Checkout, Frequently Asked Questions!

MongoDB on compute nodes of Shaheen#

In this page, we will explore how to launch a mongoDB server on a Shaheen compute node and then connect to it from another compute node of Shaheen interactively.

The server launched will be submitted as a batch job to SLURM and can run for no more than 24 hours.

We will use mongo from a singularity container. Singularity has provided a Singularity Definition file or def file to create a mongo image. This can done exclusively on a Ibex compute node. Shaheen does not support creation of images from Singularity definition file. You therefore need to have access to Ibex for this step. This is a one-off step.

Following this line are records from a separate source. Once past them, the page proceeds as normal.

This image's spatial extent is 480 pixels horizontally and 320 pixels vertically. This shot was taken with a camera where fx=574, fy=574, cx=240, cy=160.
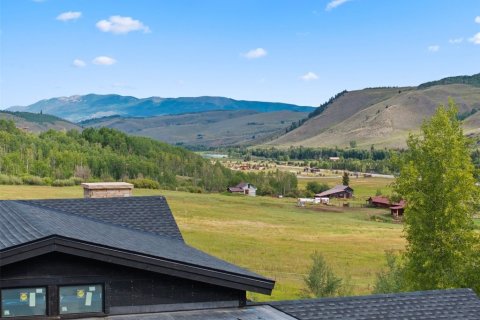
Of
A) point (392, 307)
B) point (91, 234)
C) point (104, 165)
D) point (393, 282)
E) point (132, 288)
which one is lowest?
point (393, 282)

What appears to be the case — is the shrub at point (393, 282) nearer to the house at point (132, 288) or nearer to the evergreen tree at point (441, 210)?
the evergreen tree at point (441, 210)

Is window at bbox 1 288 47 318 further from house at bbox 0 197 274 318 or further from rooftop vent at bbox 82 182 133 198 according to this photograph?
rooftop vent at bbox 82 182 133 198

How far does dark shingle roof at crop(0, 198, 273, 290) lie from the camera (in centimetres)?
1272

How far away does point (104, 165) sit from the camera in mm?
147250

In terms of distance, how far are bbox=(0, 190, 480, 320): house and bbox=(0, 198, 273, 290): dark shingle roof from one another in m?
0.05

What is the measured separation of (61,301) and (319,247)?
180ft

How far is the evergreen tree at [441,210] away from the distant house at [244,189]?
115 m

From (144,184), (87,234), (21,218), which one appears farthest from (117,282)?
(144,184)

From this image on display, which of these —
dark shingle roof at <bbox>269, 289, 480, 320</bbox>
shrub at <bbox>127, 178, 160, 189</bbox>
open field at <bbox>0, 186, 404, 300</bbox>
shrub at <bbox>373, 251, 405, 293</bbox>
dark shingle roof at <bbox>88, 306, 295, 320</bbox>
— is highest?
dark shingle roof at <bbox>88, 306, 295, 320</bbox>

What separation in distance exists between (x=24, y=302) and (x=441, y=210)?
17.9 meters

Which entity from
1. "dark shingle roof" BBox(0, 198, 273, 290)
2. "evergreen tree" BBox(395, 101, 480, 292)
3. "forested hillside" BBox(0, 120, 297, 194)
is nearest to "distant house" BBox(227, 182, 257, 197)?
"forested hillside" BBox(0, 120, 297, 194)

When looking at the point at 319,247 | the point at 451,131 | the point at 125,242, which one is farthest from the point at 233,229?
the point at 125,242

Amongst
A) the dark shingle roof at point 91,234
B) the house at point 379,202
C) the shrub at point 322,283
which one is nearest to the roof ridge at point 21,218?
the dark shingle roof at point 91,234

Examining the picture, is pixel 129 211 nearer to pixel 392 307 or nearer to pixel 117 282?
pixel 117 282
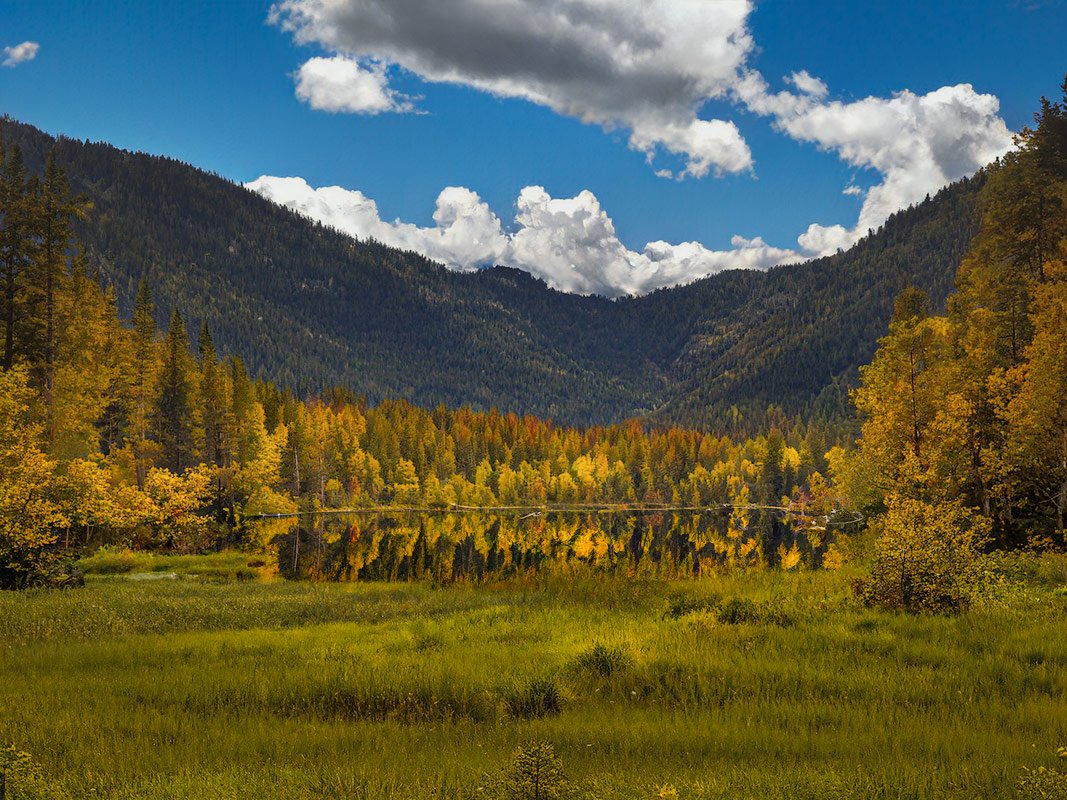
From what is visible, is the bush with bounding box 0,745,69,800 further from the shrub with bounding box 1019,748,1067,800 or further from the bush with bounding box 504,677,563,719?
the shrub with bounding box 1019,748,1067,800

Ibex Jobscript to create mongo image file#

Note

For this step, you should be able to run a job on Ibex cluster.

First clone the git repository containing the Singularity definition file to create the image:

cd $HOME
git clone https://github.com/singularityhub/mongo.git

The jobscript looks as follows:

#!/bin/bash
#SBATCH --time=01:00:00
#SBATCH --ntasks=1

module load singularity
cd $HOME/mongo
export XDG_RUNTIME_DIR=$HOME
singularity build --fakeroot mongo.sif Singularity

A successful completion should result in creation of a singularity image file mongo.sif.

Working with the image:#

Since /home filesystem is shared between Ibex and Shaheen, you would be able to access this image file from Shaheen login node as well.

Let’s switch back to Shaheen. Copy or move your image file mongo.sif` to somewhere in your project directory. For example, I have copied mine in /project/k01/shaima0d/mongo_test. Mongo DB requires a write permitted space to do some housekeeping for the database. We need to create a directory, e.g. data, and bind it when launching the database instance.

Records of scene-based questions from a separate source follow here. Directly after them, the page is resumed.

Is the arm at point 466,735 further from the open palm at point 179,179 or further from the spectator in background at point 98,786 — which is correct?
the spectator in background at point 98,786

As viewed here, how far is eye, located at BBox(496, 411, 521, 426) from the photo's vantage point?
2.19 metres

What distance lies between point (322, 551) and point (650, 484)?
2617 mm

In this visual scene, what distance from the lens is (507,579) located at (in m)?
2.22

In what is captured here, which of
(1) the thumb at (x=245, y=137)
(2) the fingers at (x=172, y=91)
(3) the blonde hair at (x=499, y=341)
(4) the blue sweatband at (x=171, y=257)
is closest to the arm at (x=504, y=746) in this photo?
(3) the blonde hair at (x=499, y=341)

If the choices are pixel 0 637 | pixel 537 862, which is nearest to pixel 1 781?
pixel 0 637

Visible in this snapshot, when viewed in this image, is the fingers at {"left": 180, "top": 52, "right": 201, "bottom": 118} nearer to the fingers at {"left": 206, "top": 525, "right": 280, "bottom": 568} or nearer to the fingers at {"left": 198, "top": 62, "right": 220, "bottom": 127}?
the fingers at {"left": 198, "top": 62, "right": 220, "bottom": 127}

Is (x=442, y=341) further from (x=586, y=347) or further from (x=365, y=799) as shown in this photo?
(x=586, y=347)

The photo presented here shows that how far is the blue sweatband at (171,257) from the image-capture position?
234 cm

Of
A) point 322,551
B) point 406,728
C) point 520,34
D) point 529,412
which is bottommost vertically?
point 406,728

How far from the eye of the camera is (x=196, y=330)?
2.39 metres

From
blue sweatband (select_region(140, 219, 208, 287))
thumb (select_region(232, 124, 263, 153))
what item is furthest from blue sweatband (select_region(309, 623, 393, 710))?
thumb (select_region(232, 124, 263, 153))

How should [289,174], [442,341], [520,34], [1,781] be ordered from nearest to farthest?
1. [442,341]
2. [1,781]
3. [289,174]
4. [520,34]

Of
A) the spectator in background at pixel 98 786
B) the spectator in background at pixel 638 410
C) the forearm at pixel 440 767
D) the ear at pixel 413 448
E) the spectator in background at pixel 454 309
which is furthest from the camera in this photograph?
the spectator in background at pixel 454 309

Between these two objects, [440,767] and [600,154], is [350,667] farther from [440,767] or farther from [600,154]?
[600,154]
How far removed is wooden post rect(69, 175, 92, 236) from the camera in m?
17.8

cd /project/k01/shaima0d/mongo_test
mkdir data

Here is how the database launch jobscript looks like:

#!/bin/bash
#SBATCH --time=00:30:00
#SBATCH --nodes=1


module load singularity
#Grep the IP address for Cray Aries interface
export IP_ADDR=$(ifconfig ipogif0 | grep inet | cut -d " " -f 10)
echo IP_ADDRESS=$IP_ADDR

cd /project/k01/shaima0d/mongo_test
singularity run ./mongo.sif mongod --noauth --bind_ip localhost,${IP_ADDR} --dbpath=$PWD/data

The above jobscript should launch a mongodb daemon in a secure manner. Now we are ready to connect with it. Let’s connect our client. Note the IP address from the slurm-xxxxxx.out file where the database server was running, e.g. 10.109.197.13

Load the singularity module and ask for an interactive session with the srun command :

module load singularity
srun --time=00:30:00 --nodes=1 --pty singularity exec -B $PWD/data:/data/db $PWD/container/mongo.sif mongosh --host 10.109.197.13

After the resources are allocated you will see the output like this below:

srun: job 22878644 queued and waiting for resources
srun: job 22878644 has been allocated resources
Current Mongosh Log ID:     6374e621ec85174afd042398
Connecting to:              mongodb://10.109.197.13:27017/?directConnection=true&appName=mongosh+1.6.0
Using MongoDB:              6.0.2
Using Mongosh:              1.6.0

For mongosh info see: https://docs.mongodb.com/mongodb-shell/


To help improve our products, anonymous usage data is collected and sent to MongoDB periodically (https://www.mongodb.com/legal/privacy-policy).
You can opt-out by running the disableTelemetry() command.

------
The server generated these startup warnings when booting
2022-11-16T16:16:36.057+03:00: /sys/kernel/mm/transparent_hugepage/enabled is 'always'. We suggest setting it to 'never'
2022-11-16T16:16:36.058+03:00: /sys/kernel/mm/transparent_hugepage/defrag is 'always'. We suggest setting it to 'never'
2022-11-16T16:16:36.058+03:00: vm.max_map_count is too low
------

------
Enable MongoDB's free cloud-based monitoring service, which will then receive and display
metrics about your deployment (disk utilization, CPU, operation statistics, etc).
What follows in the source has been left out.